Guests dropped into our ramshackle recording space. Players of viola, trumpet and harp! I had been vaguely wanting harp on the record from day one but never thought it possible. Then, the day after first mentioning it to the band, the sound of harp came wafting down my street as I made my way to the studio. I thought I was in a dream. But there on the street corner was a statuesque troubador playing an enormous harp. A few days later Myriam was playing harp on “Clare” and “Oisin”.

When we did book an odd day in the studio, it was often used poorly. We did 158 takes of bass for ‘Killer of Dragons”. I was determined that it was going to sound like reggae and/or Klaus Voorman. Joseph had different ideas. Robbie was caught in the middle. Finding the right emotion was hard, each choice of bass note changed the mood. The bill for that bass line alone could’ve sank the record. Another day was spent entirely on recording the recorder in “Open Up the Gates”. None of us could play recorder, though we all tried valiantly and eventually managed. That insane, childish melody had appeared in my head some time ago and had now seared permanently in my frontal lobe. Other days were victorious, with keyboards and guitars slipping in easily. Joseph helped guide us through moments of indecision, steering us to keep the arrangements focused and clear.

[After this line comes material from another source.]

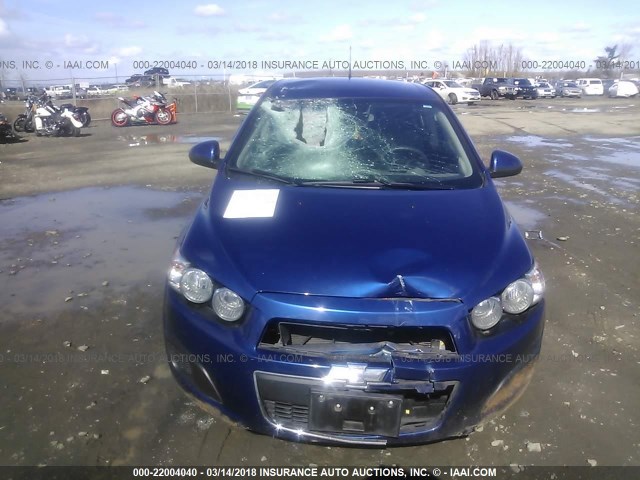 1G1JB5SG0D4145388 - 2013 CHEVROLET SONIC LS ლურჯი ფოტო 6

Then we learned we had been approved for a FACTOR album loan. Our album would get finished as cash flow was assured! The relief, the joy, was intense. There were so many highs and lows making this CD and we had overcome the last hurdle. Dear reader, remember how important arts funding is in Canada!

I went to South America for two months, burned out on the record. I went to the jungle. I went to the desert. I went to the sea.

[Argentinian desert]

When I got back things moved swiftly. Finally the album began to reveal a shape, songs began to come together in a way we hadn’t heard over the two years of labour! The mixing sessions were intense. We knew these songs inside out and some were mammoth in scope, heavy with detail. We went in search of the beating heart at the centre of these masses of tracks and they began to breathe. We broke the songs into two groups, mixing half with Joseph and half with Stacy LeGallee, of Stalin’s Little Santa Studio, upon Max’s recommendation. Mixing the songs in two groups might have inspired us with the idea of releasing the album with a side A and side B, like an LP of old. This is how an album is meant to flow. It should have four corners.

On the last day of mixing, I felt deeply happy that I could still hear the wood burning from the Sligo fireplace snapping out of the odd mix. The sounds on the record have different places of origin, different sources of electricity, and they weave together and make a new place existing only at the moment of listening, Moon Country, where no one lives.